• New Jersey Spring, Summer Marketing Push Planned
    Last spring, New Jersey's gubernatorial administration cut funding for the state's radio, TV, newspaper and digital tourism campaign. The campaign is apparently coming back this year, however. The vacation industry garners about $38 billion for New Jersey, making it the second or third largest slice of the economic pie. The state's tourism foci are almost entirely on the East Coast. Atlantic City is the top destination for tourists visiting the state. Cape May County, second place, generated $16 billion, or about 41%, of the state's tourism revenue last year.
  • Gabapentin By Any Other Name
    Gabapentin, which Pfizer markets as Neurontin, is being used for just about everything these days: it helps you sleep, it mitigates obsessive-compulsive disorder, it helps numb the pain when you rupture a disk, and it's an anti-epileptic. Pfizer has been ordered to pay $142.1 million in damages for violating racketeering laws because of the way it is marketing the drug. A U.S. District Judge in Boston last week upheld a jury's finding in favor of Kaiser Foundation Health Plan and Kaiser Foundation Hospitals around Pfizer's promoting the drug for unapproved uses. The finding, under RICO, agreed with Kaiser allegations …
  • USDA Reveals New Guidelines Today; Weight Has Been An Issue For 150 Years
    The Library of Congress has sifted its archives to find out when the weight-loss obsession began. It found that a century and a half ago people were already looking for a quick solution to girth. What changed was industrialization, since before the second half of the 19th century being plump meant you were prosperous. That all changed with trolleys, cars, and machinery replacing muscle power. La Parle Obesity Soap, whose makers claimed it could wash away fat, sold for a dollar a bar in 1903. Today two-thirds of Americans are overweight.
  • Nissan Now Second Among Japanese Brands
    Nissan Motor has passed Honda Motor to become the second-largest Japanese automaker. Thanks to the booming China market, where Nissan has had a growth spurt, the company had a 22% increase in volume last year. Nissan sales in China increased by 36% to 1.02 million units, or 25% of its worldwide total.
  • Twitter Is Popular, But That And A Subway Token ...
    In December, investors quadrupled the company's worth to $3.7 billion. Now the company has to prove it can ring the cash register. Former Twitter COO Dick Costolo, who became CEO in October, has helped roll out ad programs that have brought in 80 major brands. The company has turned down offers from Google and Facebook and plans to compete with them for ad dollars.
  • Enjoy The NFL This Year While You Can
    The 2011-12 season may end up history and not in a good way if the NFL and its players don't resolve their dispute. Players and team owners' collective bargaining agreement ends March 3. And there will quite likely be no more games until a new one is inked.
  • A Healthier GM Withdraws Loan Request
    General Motors won't need that $14.4 billion in low-interest loans from the Department of Energy after all.
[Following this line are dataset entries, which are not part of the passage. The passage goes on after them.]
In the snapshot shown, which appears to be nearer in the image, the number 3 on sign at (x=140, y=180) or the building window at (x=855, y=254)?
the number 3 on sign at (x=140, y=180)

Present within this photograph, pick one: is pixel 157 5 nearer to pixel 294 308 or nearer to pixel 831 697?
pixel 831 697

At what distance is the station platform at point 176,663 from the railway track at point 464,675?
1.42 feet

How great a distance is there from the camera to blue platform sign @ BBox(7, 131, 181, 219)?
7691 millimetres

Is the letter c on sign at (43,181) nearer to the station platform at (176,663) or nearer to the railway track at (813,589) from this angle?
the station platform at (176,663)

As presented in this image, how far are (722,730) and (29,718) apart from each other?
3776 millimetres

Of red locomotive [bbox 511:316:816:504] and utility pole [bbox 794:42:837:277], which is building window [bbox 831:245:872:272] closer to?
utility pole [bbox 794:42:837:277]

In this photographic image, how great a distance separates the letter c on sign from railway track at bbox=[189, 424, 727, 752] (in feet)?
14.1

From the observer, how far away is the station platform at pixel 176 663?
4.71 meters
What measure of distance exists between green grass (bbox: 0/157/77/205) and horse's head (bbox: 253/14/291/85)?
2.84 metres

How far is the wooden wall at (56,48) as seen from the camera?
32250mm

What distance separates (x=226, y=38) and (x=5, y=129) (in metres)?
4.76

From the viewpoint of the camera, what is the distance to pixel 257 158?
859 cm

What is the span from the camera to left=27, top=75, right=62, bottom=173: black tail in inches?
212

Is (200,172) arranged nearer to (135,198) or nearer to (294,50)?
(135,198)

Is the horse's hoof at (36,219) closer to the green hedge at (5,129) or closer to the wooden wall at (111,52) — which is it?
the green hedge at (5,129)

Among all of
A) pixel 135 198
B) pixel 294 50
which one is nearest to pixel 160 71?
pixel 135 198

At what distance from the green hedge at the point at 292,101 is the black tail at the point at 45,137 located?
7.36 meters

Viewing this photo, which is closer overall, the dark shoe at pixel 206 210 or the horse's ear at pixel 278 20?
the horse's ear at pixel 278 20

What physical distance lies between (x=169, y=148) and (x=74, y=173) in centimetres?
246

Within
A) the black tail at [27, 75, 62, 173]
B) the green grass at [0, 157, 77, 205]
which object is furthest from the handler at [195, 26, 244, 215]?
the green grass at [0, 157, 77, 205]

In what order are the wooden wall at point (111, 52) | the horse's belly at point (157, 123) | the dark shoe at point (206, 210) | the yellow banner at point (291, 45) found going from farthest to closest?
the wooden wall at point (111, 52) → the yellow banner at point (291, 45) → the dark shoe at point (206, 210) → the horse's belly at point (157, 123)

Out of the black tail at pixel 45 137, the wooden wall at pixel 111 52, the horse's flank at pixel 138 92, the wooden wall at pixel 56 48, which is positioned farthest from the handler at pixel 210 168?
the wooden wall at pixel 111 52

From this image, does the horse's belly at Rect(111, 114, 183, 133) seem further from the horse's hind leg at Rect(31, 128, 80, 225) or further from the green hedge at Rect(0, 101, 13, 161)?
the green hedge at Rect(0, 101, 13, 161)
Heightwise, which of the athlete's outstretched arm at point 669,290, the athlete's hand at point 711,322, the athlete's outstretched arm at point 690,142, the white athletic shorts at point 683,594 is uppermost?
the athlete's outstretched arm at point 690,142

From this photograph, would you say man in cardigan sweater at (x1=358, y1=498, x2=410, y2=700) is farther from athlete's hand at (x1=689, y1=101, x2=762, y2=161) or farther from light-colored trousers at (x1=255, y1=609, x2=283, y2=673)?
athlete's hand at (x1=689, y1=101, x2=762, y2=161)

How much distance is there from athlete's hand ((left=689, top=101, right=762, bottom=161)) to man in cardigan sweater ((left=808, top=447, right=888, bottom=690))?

The company says it has enough cash in its coffers to pay for R&D on battery-powered vehicles and other technologies. The automaker will also expand the production capacity and volume for the Chevrolet Volt plug-in. Original plans were for 10,000 of the vehicles this year to go to a limited number of dealers. The company, however, says it will increase production to at least 25,000 Volts in 2011 and get the vehicles to all dealers before the end of the year.
  • Facebook Launches 'Sponsored Stories'
    Facebook's newest product for advertisers lets brands spotlight conversations a user's friends have with a brand. "Sponsored Stories" comprises the same sort of content already on Facebook's news feed, but brands can now make it more visible. The stories can be built around users' interactions with brand applications, likes, location and page posts. "It's about taking the word of mouth recommendations and endorsements that are happening across Facebook every day and increasing the distribution of those," said Jim Squires, a product marketing lead at Facebook.
  • Girl Scouts: Web Marketing Okay, But Not Online Cookie Sales
    The Girl Scouts of the USA still officially prohibits members from selling cookies online. The reason: face-to-face business skills still matter. But the not-for-profit organization, which has been selling cookies to raise funds since the 1920's, will allow scouts to use social media to get the word out about cookie sales.
  • Chief Information Officer, Meet Chief Marketing Officer
    As marketing has become a digital affair, the silos between CMO and CIO functions need to come down. The five big reasons have to do with the explosion in social media and therefore a vast new territory wherein CMO's can use CIO navigation skills for gauging consumer sentiment; the fact that separate silos for information and marketing mean fractured definitions of ROI; and it's hip to be a geek, so CIO's have a reason to talk to the marketing side.